Genetic engineering of white shochu-koji to achieve higher levels of acid-stable α-amylase and glucoamylase and other properties when used for Shochu making on a laboratory scale

Abstract

The genes for acid-stable α-amylase and glucoamylase were cloned from white shochu-koji, Aspergillus kawachii. Both genes were used to transform the parent strain of white shochu-koji which carried a dominant selective marker gene, amdS, that originated from A. oryzae. Three lines of transformants were identified that secreted about 6-fold more acid-stable α-amylase activity and about 7-fold more glucoamylase activity than the parent strain in liquid culture.
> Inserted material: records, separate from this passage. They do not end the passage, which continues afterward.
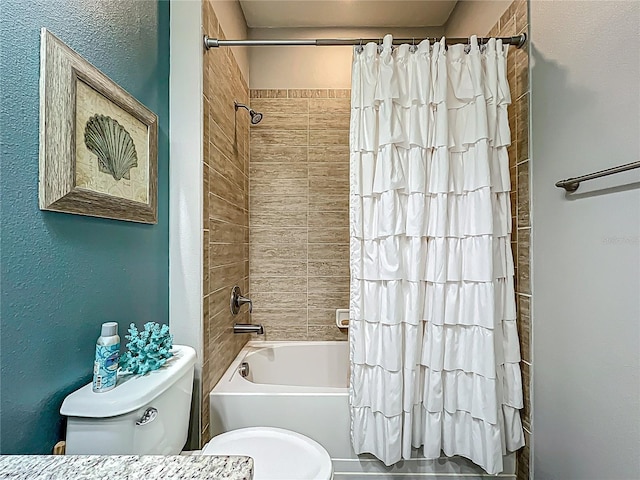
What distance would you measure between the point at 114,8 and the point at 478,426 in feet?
6.57

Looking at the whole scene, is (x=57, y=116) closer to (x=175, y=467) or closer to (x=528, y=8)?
(x=175, y=467)

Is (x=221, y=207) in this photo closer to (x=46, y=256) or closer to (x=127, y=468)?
(x=46, y=256)

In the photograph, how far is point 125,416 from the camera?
35.0 inches

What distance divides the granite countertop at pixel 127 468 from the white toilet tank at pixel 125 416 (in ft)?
0.78

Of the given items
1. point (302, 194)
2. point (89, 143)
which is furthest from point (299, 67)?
point (89, 143)

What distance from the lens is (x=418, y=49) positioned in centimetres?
156

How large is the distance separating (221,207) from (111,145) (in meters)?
0.81

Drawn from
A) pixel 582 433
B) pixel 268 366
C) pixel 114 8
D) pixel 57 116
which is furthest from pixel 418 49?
pixel 268 366

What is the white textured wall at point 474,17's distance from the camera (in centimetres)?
184

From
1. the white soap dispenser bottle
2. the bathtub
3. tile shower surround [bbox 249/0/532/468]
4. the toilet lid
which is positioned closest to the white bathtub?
the bathtub

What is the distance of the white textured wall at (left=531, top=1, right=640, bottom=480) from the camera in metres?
1.04

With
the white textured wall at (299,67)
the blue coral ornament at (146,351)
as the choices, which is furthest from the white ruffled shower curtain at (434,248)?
the white textured wall at (299,67)

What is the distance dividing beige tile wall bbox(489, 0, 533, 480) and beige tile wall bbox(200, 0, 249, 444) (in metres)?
1.40

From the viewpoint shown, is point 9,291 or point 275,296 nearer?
point 9,291
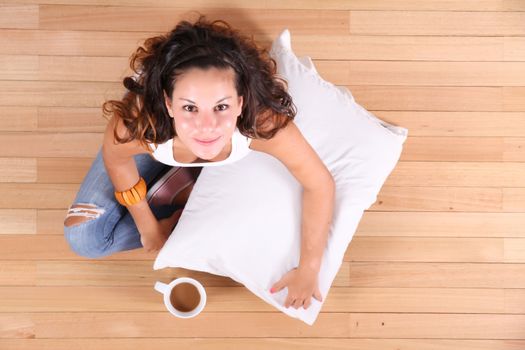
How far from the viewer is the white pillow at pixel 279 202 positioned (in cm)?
142

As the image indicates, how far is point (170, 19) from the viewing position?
1801mm

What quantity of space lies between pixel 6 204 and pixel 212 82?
42.6 inches

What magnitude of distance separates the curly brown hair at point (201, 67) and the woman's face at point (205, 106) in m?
0.02

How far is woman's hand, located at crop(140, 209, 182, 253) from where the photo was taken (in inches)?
61.1

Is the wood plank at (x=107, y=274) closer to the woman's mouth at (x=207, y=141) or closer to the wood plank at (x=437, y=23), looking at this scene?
the woman's mouth at (x=207, y=141)

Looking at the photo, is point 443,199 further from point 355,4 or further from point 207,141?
point 207,141

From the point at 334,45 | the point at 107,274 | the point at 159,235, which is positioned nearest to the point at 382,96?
the point at 334,45

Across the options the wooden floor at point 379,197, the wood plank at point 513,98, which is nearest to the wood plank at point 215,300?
the wooden floor at point 379,197

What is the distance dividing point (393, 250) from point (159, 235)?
0.77m

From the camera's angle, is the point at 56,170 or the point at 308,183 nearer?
the point at 308,183

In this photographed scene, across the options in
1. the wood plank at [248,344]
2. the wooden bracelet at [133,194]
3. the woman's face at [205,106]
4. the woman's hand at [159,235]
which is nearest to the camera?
the woman's face at [205,106]

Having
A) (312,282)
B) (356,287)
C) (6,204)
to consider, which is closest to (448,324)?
(356,287)

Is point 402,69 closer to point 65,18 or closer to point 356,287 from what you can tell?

In solid culture, all three transformants had 2-fold higher acid-stable α-amylase activity and 2.4-fold higher glucoamylase activity than the parent strain. When koji was prepared on a laboratory scale, acid-stable α-amylase activity was 5.7-fold higher and glucoamylase activity was 3.8-fold higher than when the parent strain was used. Shochu was produced with a koji ratio of 33% or 10% using one line of transformants on a laboratory scale. Even with a koji ratio of 10%, the weight of the mash obtained with the transformant decreased to almost the same extent as with a koji ratio of 33% and the parent strain. Levels of flavour compounds in shochu produced with koji of the transformant were higher than in the shochu prepared with koji of the parent strain. In particular, levels of isoamyl acetate and β-phenethyl acetate were as high as 12.9 mg/litre and 3.8 mg/litre, respectively.